I dual boot Windows 10 and Linux. Whnever Windows freezes or boot gets interrupted etc. I lose access to Linux because UEFI offers only Windows as boot options. On checking EFI partition still has rEFInd and PCLinuxOS entries needed.
I wonder why it cannot see them?
Related q:
So I have a machine with fde, + just one os present, + uefi password protected, + only the internal drive as a boot option. I also have sb enabled, but it was off during install (ventoy doesn’t play nice with it, at least for me) so there’s no keys registered, and I’ve reset sb keys anyway (for windows) since installation. Sb on but dormant.
How vulnerable am I to a theoretical attack? With the drive encrypted and no alternative boot options, an attacker would need to somehow get to /boot/efi from the machine itself, right? Maybe a exploit in uefi? Am I missing any big pieces to the puzzle?
I don’t know hardware/systems like this. I’m an abstract thinker. I like to break down and distil complicated subjects to a level I intuitively understand.

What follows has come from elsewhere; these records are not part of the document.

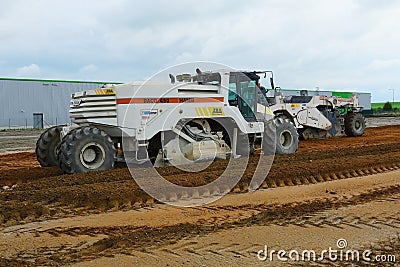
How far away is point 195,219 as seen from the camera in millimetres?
6598

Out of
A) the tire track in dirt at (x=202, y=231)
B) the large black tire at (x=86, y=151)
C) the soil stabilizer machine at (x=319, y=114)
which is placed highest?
the soil stabilizer machine at (x=319, y=114)

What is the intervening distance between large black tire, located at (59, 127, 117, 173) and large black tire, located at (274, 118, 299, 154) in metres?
4.97

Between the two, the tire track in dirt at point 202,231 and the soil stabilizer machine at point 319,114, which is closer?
the tire track in dirt at point 202,231

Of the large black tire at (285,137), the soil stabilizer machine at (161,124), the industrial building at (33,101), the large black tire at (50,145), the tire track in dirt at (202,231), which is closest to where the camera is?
the tire track in dirt at (202,231)

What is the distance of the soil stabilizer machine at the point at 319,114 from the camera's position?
17.8 metres

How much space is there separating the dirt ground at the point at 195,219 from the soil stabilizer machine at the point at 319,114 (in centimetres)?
742

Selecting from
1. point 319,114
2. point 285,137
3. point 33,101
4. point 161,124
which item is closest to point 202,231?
point 161,124

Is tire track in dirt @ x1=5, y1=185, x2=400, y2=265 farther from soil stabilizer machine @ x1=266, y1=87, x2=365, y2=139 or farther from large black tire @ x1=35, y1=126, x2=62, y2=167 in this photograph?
soil stabilizer machine @ x1=266, y1=87, x2=365, y2=139

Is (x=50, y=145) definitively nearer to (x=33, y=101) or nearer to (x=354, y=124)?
(x=354, y=124)

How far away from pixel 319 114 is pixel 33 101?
36628mm

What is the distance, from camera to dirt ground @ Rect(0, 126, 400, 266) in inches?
201

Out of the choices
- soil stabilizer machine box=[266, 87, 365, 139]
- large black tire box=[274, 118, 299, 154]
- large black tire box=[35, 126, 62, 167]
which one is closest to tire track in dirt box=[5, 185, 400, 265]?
large black tire box=[274, 118, 299, 154]

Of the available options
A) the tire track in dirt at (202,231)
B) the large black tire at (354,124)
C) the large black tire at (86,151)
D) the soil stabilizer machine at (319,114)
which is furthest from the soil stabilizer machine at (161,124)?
the large black tire at (354,124)

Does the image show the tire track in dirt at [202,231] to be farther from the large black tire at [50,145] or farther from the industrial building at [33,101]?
the industrial building at [33,101]
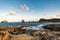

Secure boot uses a Trusted Protection Module (TPM) chip. It is usually a dedicated chip, although there is a sketchy way it can be implemented in software. The idea is that the TPM chip is not connected internally to your computer at all. The chip can issue a new key that is only hashed with an internal key on the chip. There is never a point where that internal key on the chip is present in your computer. If any key present in your computer is generated from a TPM module, there is no way for anyone to swap, modify, or access the private key pair inside the TPM.
Secure Boot is using this key to check that the bootloader and all kernel code hashes against the TPM secret key. Running SB with a TPM keyset is essentially saying no part of the chain is trusted, so we’re making an extra sandboxed place that we can trust and making it exist in a space with no possible connections in software. There are possible exploits in an electronics lab with physical access to the hardware, but that is well outside of the average person’s reasonable security model.
If anyone modifies the bootloader binary, it is extremely difficult to detect after it is compromised.